Training Plan 2026 — Upcoming sessions
| Planned date | Training | Provider / Trainer | Audience | Status |
|---|---|---|---|---|
| 18 May 2026 | GDPR and AI literacy, awareness and ethics | Audens | All staff (23) | 🗓️ Scheduled |
| 19 May 2026 | GDPR Compliance and Ethical AI in Product Development | Audens | 13 people | 🗓️ Scheduled |
| 21 May 2026 | GDPR and AI Ethics: Responsible Data Use in Business Growth | Audens | 12 people | 🗓️ Scheduled |
| 22 May 2026 | GDPR and AI Literacy for Operations and Compliance | Audens | 4 people | 🗓️ Scheduled |
| 15 Jun 2026 | ENS: Configuración segura de sistemas AWS y Google | Taig Mac Carthy / Gerardo Fernández | 7 people (ENS) | 🗓️ Scheduled |
| 17 Jul 2026 | Cybersecurity Awareness Training | JD-003 & JD-020 | All staff (23) | 🗓️ Scheduled |
| 15 Sep 2026 | ENS: Detección y reacción ante incidentes (CCN 817) | Taig Mac Carthy / Gerardo Fernández | 7 people (ENS) | 🗓️ Scheduled |
| 15 Nov 2026 | ENS: Gestión segura de información | Taig Mac Carthy / Gerardo Fernández | 7 people (ENS) | 🗓️ Scheduled |
Mandatory training per training matrix (§6.2): GDPR (annual), Cybersecurity (annual), QMS procedures (annual), Good Clinical Practice (every 3 years).

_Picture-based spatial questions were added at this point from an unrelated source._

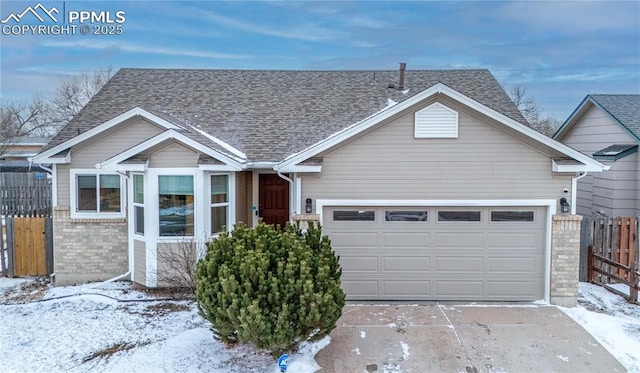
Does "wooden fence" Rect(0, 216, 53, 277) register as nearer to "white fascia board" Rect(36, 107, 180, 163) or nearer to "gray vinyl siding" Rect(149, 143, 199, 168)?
"white fascia board" Rect(36, 107, 180, 163)

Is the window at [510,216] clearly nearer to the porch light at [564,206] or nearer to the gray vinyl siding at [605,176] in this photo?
the porch light at [564,206]

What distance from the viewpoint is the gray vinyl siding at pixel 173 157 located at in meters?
9.76

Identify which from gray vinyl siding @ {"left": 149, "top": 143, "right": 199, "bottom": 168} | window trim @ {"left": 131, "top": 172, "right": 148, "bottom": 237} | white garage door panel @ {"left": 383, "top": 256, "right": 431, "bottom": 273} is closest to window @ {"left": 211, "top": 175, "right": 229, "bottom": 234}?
gray vinyl siding @ {"left": 149, "top": 143, "right": 199, "bottom": 168}

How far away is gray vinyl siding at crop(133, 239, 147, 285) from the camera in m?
10.2

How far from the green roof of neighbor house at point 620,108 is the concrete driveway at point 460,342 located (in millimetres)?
6102

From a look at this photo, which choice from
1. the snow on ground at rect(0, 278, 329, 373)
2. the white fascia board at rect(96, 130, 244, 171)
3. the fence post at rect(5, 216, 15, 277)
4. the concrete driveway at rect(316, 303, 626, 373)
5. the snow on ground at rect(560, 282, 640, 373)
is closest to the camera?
the snow on ground at rect(0, 278, 329, 373)

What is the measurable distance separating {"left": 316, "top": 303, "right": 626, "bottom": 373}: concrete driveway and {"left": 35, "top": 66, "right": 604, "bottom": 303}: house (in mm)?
730

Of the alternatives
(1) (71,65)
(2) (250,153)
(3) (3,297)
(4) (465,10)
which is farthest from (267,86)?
(1) (71,65)

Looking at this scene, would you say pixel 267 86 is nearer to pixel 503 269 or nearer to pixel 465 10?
pixel 465 10

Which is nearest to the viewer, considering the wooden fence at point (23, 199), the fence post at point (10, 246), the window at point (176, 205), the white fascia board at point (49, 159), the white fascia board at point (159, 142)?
the white fascia board at point (159, 142)

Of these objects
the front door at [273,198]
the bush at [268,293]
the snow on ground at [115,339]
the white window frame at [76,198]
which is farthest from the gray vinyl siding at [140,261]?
the bush at [268,293]

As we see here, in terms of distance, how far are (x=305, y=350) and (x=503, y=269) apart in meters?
4.66

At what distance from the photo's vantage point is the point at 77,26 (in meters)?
12.6

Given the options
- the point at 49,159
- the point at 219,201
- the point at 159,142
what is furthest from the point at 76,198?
the point at 219,201
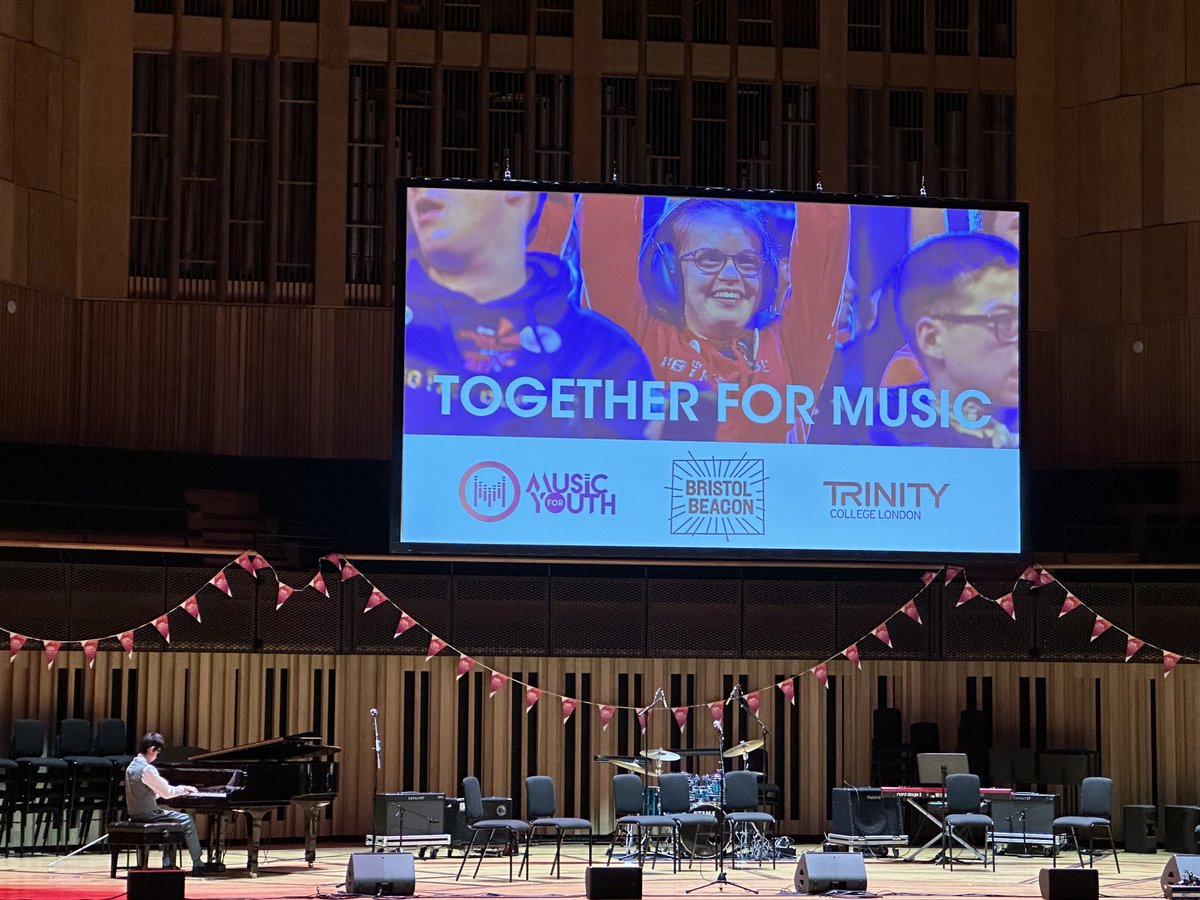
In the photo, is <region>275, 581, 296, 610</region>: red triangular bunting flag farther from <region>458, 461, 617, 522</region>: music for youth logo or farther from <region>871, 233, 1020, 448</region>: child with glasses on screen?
<region>871, 233, 1020, 448</region>: child with glasses on screen

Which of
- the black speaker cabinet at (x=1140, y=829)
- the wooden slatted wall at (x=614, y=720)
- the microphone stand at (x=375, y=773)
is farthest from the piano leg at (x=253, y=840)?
the black speaker cabinet at (x=1140, y=829)

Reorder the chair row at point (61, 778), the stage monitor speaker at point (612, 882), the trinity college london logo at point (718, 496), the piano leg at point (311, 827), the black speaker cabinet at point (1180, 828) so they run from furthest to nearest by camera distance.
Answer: the black speaker cabinet at point (1180, 828) → the chair row at point (61, 778) → the trinity college london logo at point (718, 496) → the piano leg at point (311, 827) → the stage monitor speaker at point (612, 882)

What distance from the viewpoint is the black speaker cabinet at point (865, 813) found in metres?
13.1

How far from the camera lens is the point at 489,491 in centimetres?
1267

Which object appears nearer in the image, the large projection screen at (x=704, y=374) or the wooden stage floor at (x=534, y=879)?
the wooden stage floor at (x=534, y=879)

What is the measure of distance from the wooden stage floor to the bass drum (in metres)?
0.17

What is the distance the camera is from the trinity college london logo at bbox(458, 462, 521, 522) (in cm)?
1262

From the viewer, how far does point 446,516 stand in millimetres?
12586

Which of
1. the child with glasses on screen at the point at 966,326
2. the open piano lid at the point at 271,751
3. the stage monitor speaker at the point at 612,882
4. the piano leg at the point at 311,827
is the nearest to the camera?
the stage monitor speaker at the point at 612,882

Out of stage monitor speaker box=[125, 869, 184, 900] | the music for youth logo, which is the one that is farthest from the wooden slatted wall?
stage monitor speaker box=[125, 869, 184, 900]

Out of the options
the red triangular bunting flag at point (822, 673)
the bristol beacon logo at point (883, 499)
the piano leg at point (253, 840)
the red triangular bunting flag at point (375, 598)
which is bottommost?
the piano leg at point (253, 840)

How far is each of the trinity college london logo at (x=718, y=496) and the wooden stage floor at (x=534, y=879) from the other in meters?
2.59

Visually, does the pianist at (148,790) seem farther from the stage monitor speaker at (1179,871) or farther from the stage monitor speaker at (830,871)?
A: the stage monitor speaker at (1179,871)

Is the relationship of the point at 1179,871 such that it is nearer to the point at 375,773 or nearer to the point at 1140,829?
the point at 1140,829
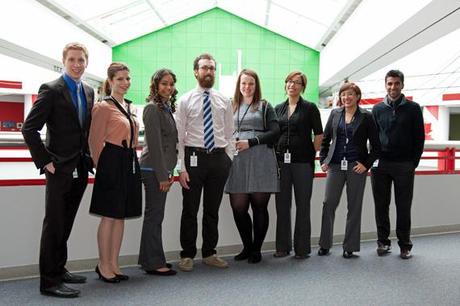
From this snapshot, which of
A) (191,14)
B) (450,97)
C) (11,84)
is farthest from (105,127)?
(191,14)

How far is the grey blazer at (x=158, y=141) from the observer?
2.92 m

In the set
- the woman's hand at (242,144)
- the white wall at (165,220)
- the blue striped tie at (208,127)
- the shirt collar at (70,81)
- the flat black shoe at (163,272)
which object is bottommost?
the flat black shoe at (163,272)

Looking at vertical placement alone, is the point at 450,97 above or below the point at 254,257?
above

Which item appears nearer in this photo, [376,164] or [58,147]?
[58,147]

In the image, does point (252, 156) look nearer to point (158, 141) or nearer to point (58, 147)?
point (158, 141)

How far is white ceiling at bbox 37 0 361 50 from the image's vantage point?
1141 cm

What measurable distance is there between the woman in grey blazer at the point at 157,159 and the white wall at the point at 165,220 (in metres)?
0.40

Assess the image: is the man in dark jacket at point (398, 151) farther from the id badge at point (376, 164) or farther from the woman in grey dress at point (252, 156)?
the woman in grey dress at point (252, 156)

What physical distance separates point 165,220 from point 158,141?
2.88 ft

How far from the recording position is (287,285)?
295cm

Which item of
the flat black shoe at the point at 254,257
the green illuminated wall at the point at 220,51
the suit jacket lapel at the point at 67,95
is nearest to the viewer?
the suit jacket lapel at the point at 67,95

Next immediate action: GDPR/AI sessions the week of 18 May — ensure attendance.
Decision required
Is the Training Plan 2026 (R-005-003-2026) validated and closed?
Resource needs — §5.6.3 c) + §6
Suppliers evaluation — §7.4
- 21 suppliers currently approved (all evaluated per GP-010)

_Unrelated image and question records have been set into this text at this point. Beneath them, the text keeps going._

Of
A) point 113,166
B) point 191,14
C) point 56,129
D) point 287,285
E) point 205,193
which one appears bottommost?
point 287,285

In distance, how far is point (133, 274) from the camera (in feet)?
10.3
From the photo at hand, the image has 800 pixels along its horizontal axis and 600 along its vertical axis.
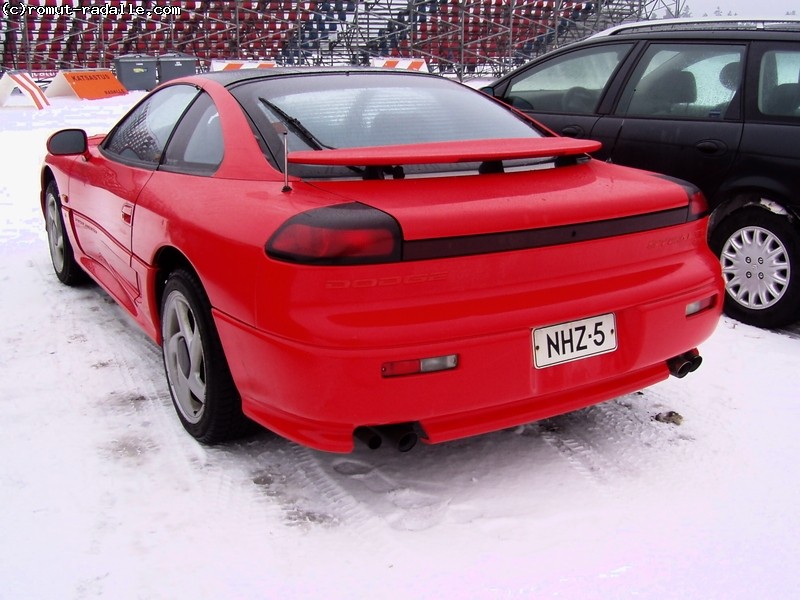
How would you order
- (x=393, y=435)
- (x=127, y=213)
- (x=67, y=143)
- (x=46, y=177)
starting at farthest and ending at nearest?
(x=46, y=177)
(x=67, y=143)
(x=127, y=213)
(x=393, y=435)

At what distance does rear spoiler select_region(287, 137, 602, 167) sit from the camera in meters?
2.36

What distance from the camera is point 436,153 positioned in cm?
239

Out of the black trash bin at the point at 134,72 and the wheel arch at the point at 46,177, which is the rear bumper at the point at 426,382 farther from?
the black trash bin at the point at 134,72

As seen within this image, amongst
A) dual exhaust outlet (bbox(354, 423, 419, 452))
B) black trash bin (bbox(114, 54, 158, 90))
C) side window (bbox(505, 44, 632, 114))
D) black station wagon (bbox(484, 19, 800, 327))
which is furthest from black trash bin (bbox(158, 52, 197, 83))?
dual exhaust outlet (bbox(354, 423, 419, 452))

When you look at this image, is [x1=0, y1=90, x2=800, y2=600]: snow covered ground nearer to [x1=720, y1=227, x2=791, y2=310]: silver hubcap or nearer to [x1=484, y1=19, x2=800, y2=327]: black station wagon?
[x1=720, y1=227, x2=791, y2=310]: silver hubcap

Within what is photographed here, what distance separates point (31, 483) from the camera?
2602 millimetres

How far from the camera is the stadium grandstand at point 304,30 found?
810 inches

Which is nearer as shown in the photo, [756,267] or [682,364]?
[682,364]

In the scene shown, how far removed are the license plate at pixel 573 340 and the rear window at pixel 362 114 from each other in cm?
64

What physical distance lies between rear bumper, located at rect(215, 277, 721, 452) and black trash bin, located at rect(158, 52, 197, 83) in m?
18.4

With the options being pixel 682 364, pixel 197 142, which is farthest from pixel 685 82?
pixel 197 142

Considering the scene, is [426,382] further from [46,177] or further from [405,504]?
[46,177]

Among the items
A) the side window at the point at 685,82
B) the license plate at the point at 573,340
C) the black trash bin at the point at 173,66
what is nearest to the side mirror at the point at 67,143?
the license plate at the point at 573,340

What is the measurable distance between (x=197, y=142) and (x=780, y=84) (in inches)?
124
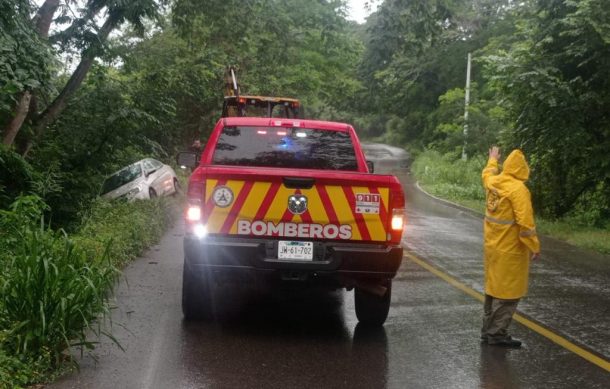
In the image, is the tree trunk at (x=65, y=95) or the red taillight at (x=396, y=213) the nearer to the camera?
the red taillight at (x=396, y=213)

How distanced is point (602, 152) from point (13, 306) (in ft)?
42.7

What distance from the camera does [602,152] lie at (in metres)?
14.9

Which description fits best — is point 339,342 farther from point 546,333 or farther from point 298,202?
point 546,333

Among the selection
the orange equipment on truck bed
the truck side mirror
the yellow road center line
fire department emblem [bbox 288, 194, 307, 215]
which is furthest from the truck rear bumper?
the orange equipment on truck bed

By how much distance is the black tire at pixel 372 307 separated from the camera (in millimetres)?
7004

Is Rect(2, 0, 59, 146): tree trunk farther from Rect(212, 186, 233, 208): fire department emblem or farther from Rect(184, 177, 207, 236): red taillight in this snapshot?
Rect(212, 186, 233, 208): fire department emblem

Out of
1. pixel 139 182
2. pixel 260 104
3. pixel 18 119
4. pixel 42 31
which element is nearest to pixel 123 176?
pixel 139 182

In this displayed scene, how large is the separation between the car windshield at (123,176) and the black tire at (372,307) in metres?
13.1

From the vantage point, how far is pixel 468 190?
27.9 metres

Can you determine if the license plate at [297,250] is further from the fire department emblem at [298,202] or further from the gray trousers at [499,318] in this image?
the gray trousers at [499,318]

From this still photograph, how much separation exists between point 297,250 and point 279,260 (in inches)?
7.1

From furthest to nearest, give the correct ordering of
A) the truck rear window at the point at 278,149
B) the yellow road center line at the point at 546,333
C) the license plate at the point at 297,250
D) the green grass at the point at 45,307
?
the truck rear window at the point at 278,149 < the license plate at the point at 297,250 < the yellow road center line at the point at 546,333 < the green grass at the point at 45,307

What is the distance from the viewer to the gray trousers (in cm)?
647

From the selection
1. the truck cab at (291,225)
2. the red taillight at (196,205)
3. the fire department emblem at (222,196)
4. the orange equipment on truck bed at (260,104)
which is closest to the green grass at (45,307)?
the red taillight at (196,205)
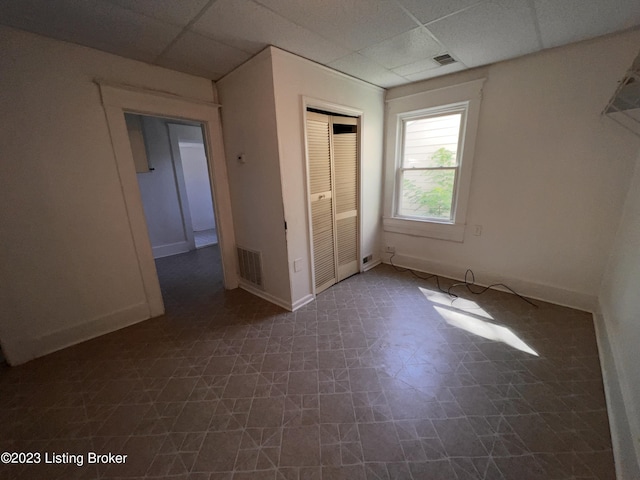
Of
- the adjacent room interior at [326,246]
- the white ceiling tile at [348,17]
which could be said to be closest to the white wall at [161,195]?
the adjacent room interior at [326,246]

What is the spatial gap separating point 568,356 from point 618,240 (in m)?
1.16

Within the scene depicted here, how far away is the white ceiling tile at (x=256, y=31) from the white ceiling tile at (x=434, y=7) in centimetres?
66

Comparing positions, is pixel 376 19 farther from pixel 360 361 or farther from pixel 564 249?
pixel 564 249

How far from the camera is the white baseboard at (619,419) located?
1070mm

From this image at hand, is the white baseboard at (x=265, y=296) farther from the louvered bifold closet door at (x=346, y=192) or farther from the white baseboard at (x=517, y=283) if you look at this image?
the white baseboard at (x=517, y=283)

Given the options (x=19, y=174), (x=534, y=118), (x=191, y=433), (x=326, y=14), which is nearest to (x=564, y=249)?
(x=534, y=118)

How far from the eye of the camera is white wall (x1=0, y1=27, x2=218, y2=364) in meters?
1.78

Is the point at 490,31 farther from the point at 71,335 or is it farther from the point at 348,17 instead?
the point at 71,335

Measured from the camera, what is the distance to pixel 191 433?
4.55ft

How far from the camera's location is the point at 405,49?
2.13m

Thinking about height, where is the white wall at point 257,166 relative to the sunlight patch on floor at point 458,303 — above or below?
above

- ENS IT supplier security evaluation completed February 2026 (AWS, Atlassian, Google, Slack, Microsoft — all approved)
- Annual supplier evaluation planned: June 2026
Infrastructure — §6.3
Infrastructure status reviewed per GP-018. No significant changes reported.
Pending annual reviews
| Review | Planned date | Notes |
|---|---|---|
| External documents review | May 2026 | Partially completed (EU 2024/1860, MDCG 2024-16, UK PMS added in March) |
| Suppliers evaluation | June 2026 | 21 suppliers; IT security eval. already done |
| Quality policy review | September 2026 | Last updated: Q1 2025 |
Validation of Non-product software list — §7.6
Review and validate the current list of non-product software per GP-019. Confirm that all tools used in QMS and product development processes are included and their validation status is current.
Non-product software list to be reviewed during the meeting.
Validation of suppliers list — §7.4
Review and validate the current approved suppliers list per GP-010. Confirm that all active suppliers are evaluated and approved.
Suppliers list (R-010-001) to be reviewed during the meeting.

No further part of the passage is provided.